Intensive training program

30 artisans take part in APIC’s training program

Agency for Promotion of Indigenous Crafts (APIC) under the Ministry of Economic Affairs (MoEA) is conducting an intensive training of skilled artisans on babzo (masks), patra, and souvenir making in Kawajangsa, Thimphu at the Zorig Chhusum Institute for 10 days, which began yesterday.

Participants include some 30 skilled artisans, all graduates of the Zorig Chhusum Institutes of Thimphu, Tashiyangtse, and Choki Traditional Art School who are still engaged in zorig related business enterprises.

“The training is targeted mainly for the graduates of Trashiyangtse Zorig Chhusum Institute, Thimphu Institute of Zorig Chhusum, and Choki Traditional Art School who are still involved in the above related zorig areas, either as self-employed worker or as entrepreneurs employing people,” states the press release from APIC.

It further states, “The training is expected to improve the quality of the Babzo, Patra designs and to implement new designs in souvenir items with Bhutanese symbols and motifs. The commitment on quality production and pricing strategies will also be motivated besides the trainings”.

The program is expected to improve quality of products of the artisans, knowledge sharing with non-participants by the participants, gradual general improvement of quality of the products in the areas covered during the training and also expected outcome of approximately 60 babs (masks), 120 patra items, and 120 souvenir items.

For babzo and patra, APIC intends to provide training in the field of producing better quality products and refine existing ones.

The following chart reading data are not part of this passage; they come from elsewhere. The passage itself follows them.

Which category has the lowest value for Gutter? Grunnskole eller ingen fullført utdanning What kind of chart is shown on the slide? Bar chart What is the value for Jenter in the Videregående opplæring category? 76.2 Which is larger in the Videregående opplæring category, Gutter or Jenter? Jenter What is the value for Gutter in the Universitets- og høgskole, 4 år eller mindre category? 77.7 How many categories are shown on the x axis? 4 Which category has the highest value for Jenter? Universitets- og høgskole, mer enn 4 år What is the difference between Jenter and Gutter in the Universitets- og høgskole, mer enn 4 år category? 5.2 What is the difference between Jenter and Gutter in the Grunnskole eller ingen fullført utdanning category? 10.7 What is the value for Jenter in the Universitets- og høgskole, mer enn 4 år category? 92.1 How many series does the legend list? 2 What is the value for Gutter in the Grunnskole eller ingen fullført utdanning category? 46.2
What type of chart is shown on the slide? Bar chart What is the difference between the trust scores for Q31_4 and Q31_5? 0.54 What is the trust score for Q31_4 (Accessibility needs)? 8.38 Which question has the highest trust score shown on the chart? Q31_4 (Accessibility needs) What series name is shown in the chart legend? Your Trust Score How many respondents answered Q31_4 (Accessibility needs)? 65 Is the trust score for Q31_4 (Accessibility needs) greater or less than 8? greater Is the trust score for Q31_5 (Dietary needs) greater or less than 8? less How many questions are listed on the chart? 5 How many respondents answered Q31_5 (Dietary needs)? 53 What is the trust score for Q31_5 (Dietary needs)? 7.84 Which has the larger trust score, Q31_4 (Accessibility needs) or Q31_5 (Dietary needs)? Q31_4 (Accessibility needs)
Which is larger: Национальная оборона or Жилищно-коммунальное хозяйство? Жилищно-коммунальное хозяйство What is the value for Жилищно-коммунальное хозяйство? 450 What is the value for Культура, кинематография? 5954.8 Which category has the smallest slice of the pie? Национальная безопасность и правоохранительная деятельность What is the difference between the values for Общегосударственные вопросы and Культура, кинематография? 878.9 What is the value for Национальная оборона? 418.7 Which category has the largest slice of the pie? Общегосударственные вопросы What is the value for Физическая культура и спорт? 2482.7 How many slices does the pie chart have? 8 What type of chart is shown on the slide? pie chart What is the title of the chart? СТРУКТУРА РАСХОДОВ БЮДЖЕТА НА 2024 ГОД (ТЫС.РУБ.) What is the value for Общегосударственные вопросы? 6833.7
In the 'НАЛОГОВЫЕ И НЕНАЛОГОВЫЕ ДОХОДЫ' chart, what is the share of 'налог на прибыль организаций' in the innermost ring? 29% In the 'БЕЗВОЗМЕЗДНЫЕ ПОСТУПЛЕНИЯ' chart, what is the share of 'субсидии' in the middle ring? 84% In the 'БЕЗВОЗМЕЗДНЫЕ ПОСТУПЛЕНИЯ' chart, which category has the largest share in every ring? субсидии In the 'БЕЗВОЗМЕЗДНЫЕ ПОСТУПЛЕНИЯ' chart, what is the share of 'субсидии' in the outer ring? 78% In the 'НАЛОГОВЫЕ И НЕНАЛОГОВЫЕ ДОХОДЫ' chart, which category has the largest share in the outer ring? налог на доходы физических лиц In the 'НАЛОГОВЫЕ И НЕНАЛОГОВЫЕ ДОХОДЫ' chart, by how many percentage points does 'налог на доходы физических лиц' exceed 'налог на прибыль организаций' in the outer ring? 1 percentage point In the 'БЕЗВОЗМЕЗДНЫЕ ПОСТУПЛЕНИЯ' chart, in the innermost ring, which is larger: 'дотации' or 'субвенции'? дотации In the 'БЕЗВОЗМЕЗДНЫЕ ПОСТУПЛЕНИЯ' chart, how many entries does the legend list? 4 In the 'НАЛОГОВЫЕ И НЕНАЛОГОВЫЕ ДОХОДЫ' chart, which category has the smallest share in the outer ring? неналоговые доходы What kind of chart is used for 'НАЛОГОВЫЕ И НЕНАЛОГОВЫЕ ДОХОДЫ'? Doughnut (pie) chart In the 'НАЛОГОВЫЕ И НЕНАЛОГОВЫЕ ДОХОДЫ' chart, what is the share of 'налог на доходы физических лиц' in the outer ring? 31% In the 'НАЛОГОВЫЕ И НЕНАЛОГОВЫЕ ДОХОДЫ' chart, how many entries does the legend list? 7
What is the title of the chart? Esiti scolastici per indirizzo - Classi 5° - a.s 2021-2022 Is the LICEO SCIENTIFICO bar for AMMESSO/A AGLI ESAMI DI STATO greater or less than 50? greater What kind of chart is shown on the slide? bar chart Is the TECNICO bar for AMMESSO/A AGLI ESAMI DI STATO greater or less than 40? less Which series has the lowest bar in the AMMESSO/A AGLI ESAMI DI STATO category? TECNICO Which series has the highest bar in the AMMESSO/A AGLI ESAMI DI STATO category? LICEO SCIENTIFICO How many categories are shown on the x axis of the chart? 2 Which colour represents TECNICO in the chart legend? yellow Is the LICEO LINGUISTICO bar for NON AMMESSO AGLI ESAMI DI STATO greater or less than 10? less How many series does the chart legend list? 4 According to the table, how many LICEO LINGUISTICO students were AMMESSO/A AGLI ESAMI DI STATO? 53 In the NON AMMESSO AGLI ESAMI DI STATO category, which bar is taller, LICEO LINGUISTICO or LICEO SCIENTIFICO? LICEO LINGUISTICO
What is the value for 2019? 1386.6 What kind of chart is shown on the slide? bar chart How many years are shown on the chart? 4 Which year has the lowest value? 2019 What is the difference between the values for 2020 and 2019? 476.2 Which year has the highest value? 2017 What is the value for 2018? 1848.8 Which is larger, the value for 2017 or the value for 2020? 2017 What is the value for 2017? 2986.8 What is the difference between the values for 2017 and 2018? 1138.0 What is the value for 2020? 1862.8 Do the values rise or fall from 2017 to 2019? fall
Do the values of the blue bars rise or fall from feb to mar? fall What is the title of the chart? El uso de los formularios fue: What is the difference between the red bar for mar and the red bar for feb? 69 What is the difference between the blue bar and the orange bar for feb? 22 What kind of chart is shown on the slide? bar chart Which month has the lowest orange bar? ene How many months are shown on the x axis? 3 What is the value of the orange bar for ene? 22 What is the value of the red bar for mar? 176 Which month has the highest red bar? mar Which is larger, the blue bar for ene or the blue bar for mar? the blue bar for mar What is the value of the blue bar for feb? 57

In souvenir making, APIC aims to produce new products such as sets of Bhutanese zodiac signs, eight lucky signs, Gyalsay Na-duen, different traditional motifs, etc.

The master craftsmen and resource persons for the trainings are patra specialist Lopen Samten Lhendup, patra expert Jigmi Dorji and Sangay Penjor.

Lopen Samten Lhendup said, “The main objective behind such program is to improve the quality and design unlike past.”

“Though we are using the same kind of wood for babzo, there is difference when it comes to carving, with different wood carving tools which were not seen in the past, whereby we could see the old babs with rough quality, and thereby rough finishing,” he added.

The training scheduled till July 31 is funded by the United Nations under Project 62290-UN that supports the development of small and medium enterprises and employment generations.